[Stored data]
--- --- ---

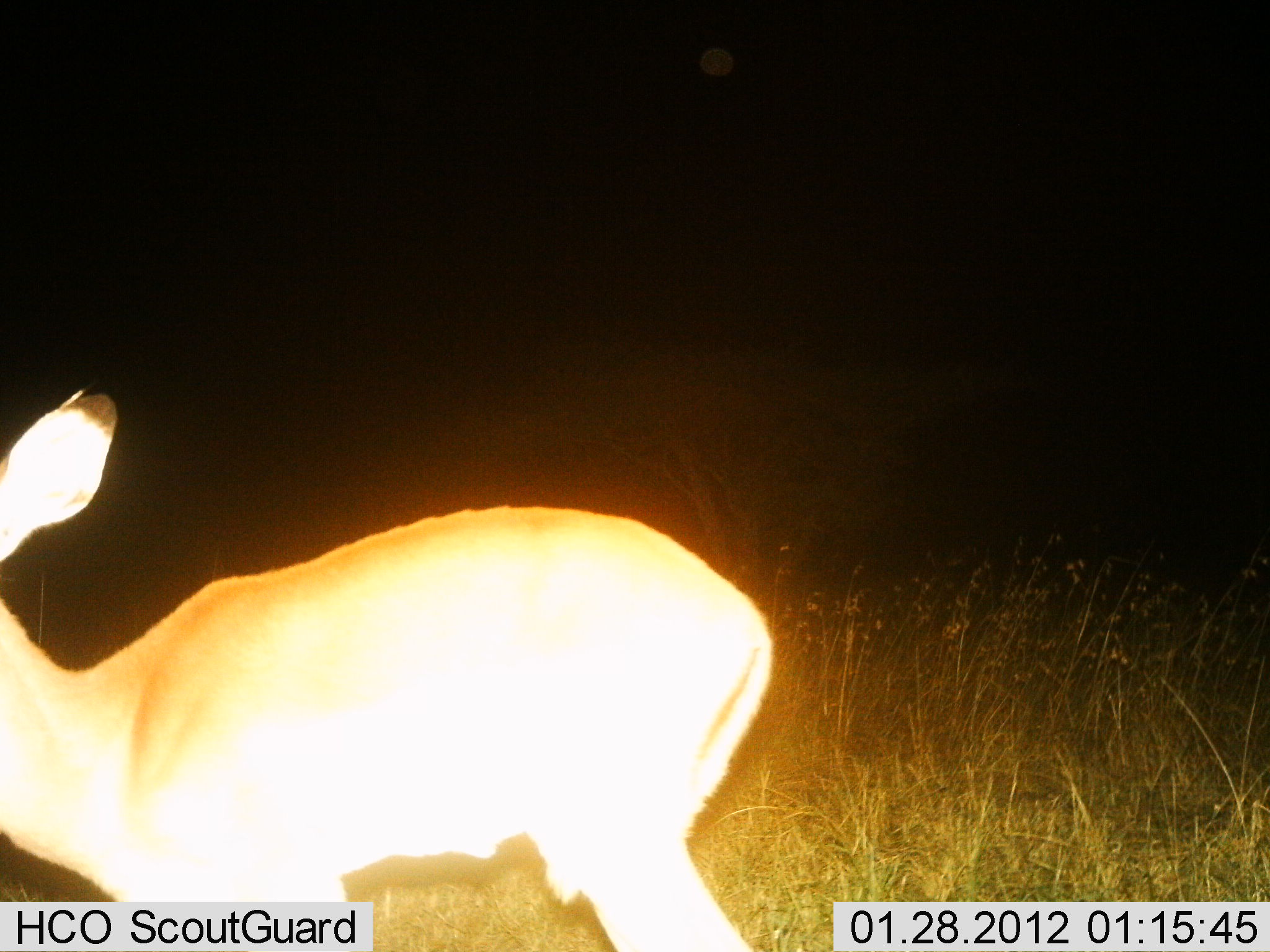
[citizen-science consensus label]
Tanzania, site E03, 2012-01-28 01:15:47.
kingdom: Animalia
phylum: Chordata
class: Mammalia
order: Artiodactyla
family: Bovidae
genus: Madoqua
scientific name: Madoqua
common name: dikdik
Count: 1.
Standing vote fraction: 86%.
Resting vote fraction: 0%.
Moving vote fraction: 14%.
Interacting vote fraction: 0%.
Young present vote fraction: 0%.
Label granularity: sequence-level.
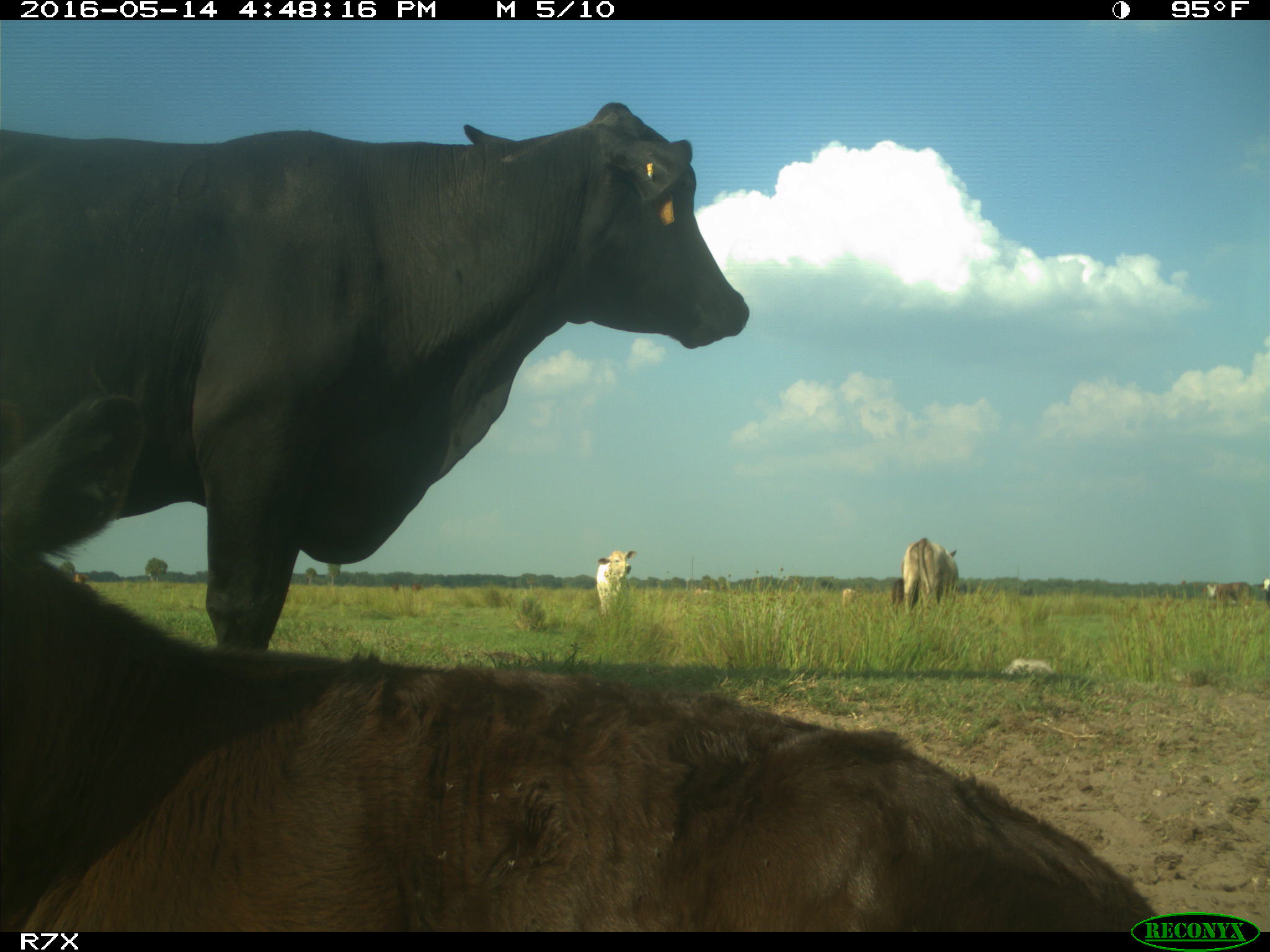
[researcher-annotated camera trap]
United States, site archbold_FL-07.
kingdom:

--- --- ---

→ Work to complete
Your answer must be an exact copy of the records, free of images.

→ Solution to this problem
[citizen-science consensus label]
Tanzania, site E03, 2012-01-28 01:15:47.
kingdom: Animalia
phylum: Chordata
class: Mammalia
order: Artiodactyla
family: Bovidae
genus: Madoqua
scientific name: Madoqua
common name: dikdik
Count: 1.
Standing vote fraction: 86%.
Resting vote fraction: 0%.
Moving vote fraction: 14%.
Interacting vote fraction: 0%.
Young present vote fraction: 0%.
Label granularity: sequence-level.
[researcher-annotated camera trap]
United States, site archbold_FL-07.
kingdom:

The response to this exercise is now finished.